Two days after the Russian invasion, Kijas, the music librarian at Tufts University, called for a “data rescue session.” She had already planned to attend a virtual conference on March 5 for digital humanists and saw an opportunity to help Ukrainians.
Kijas wondered what she could do as a librarian familiar with digital tools. She had a list of specific libraries and archives in Ukraine with unique music collections. She decided she could help find these items and digitally archive the web pages.
Kijas’ tweet caught the attention of Dombrowski and his colleague Majstorovic. The two approached Kijas with an idea: what if they saved more than music collections – and did it at a faster rate?
Initially, the team planned to use the Internet Archive’s Wayback Machine to record information, but the Wayback Machine has a “shallow crawl of web pages,” Kijas said. The machine can only record the first or second layer of a website. More complex functionality, such as interactive features and scripted code, may be lost.
To counter this problem, Majstorovic suggested the team use Webrecorder, an open-source tool that can drill down seven or eight layers into a website and capture some of the most complex media. The open source nature of the tool also meant that volunteers could directly edit the code and modify the tool to their specific needs.
“From there, once we started promoting our project and getting a lot of volunteers, people started asking, ‘Okay, what other tools can we use?'” Kijas said. . “We don’t have a budget either, do we? So we only do this as volunteers, and everyone who helps is a volunteer.
Browsertrix Crawler is another popular tool among volunteers and is particularly useful for capturing websites with more advanced features such as 3D tours and timelines. Bucknell University librarian Carrie Pirmann, who has described herself as “reasonably tech-savvy”, installed the tool on her home and work computer in early March. In her office, she will frequently run the crawler on her computer in the background while she works on other tasks – she has since crawled over 300 websites.
“That’s kind of where my library and detective skills really came into play,” Pirmann said. “I don’t speak Ukrainian. I don’t read Cyrillic.
Pirmann is also part of the Situation Monitoring team, where she uses Google Maps and library directories to identify heritage websites that may need archiving. One of Pirmann’s favorite websites that she has archived is the public library in a small town in Ukraine called Bohodukiv — which shares a sister city relationship with Pirmann’s hometown of Boyerton, Pennsylvania.
“I kind of started calling them digital scrapbooks,” Pirmann said, explaining that these libraries not only have information about their library and book collections, but also extensive photo albums of events at the lineup. for children. Pirmann hopes to one day return this website to the library.
“Maybe people can find pictures of their children. It may be one of the few places where if your apartment or house was bombed and you lost everything, you might still be able to go back to that archive and find a picture or two of your children,” said Pirmann. .
Web crawling is not the only part of the archiving process. The production of metadata is another important part. Kim Martin, assistant professor of history and cultural and technological studies at the University of Guelph, works for the metadata team. When an item is uploaded to the Internet Archive machine, it produces basic metadata such as a title, description, and URL. However, metadata is not limited to this information.

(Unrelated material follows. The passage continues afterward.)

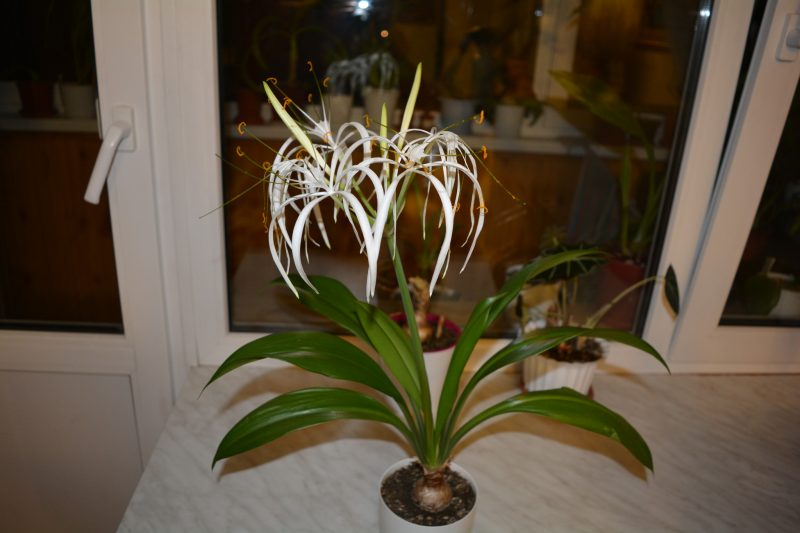 гименокаллис карибский комнатные растения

“So we not only needed the URL of a JPEG image, but we needed to show which page was linked from, we needed to give it context,” Martin explained. The team now has 16 metadata fields that they populate regularly, making conscious decisions about whether to populate metadata fields in English, Ukrainian, or Russian.
“We all learn from each other and really take on tasks and move forward as a group, which is quite interesting because none of us knew each other. [before]”, said Martin.
From Lewisburg, Pennsylvania, to Vienna, Austria, SUCHO volunteers coordinate all of their work through a Slack channel. There’s never a dull moment in Slack, with different channels ranging from rapid response teams to channels just for sending memes.
“Someone found a Wild West restaurant in Ukraine that had the most fanciful description of cheese sticks as sheriff’s snacks, and almost like a micro-story in the description of the cheese sticks menu,” Dombrowski recalls. It is these little moments that help support SUCHO volunteers in their work.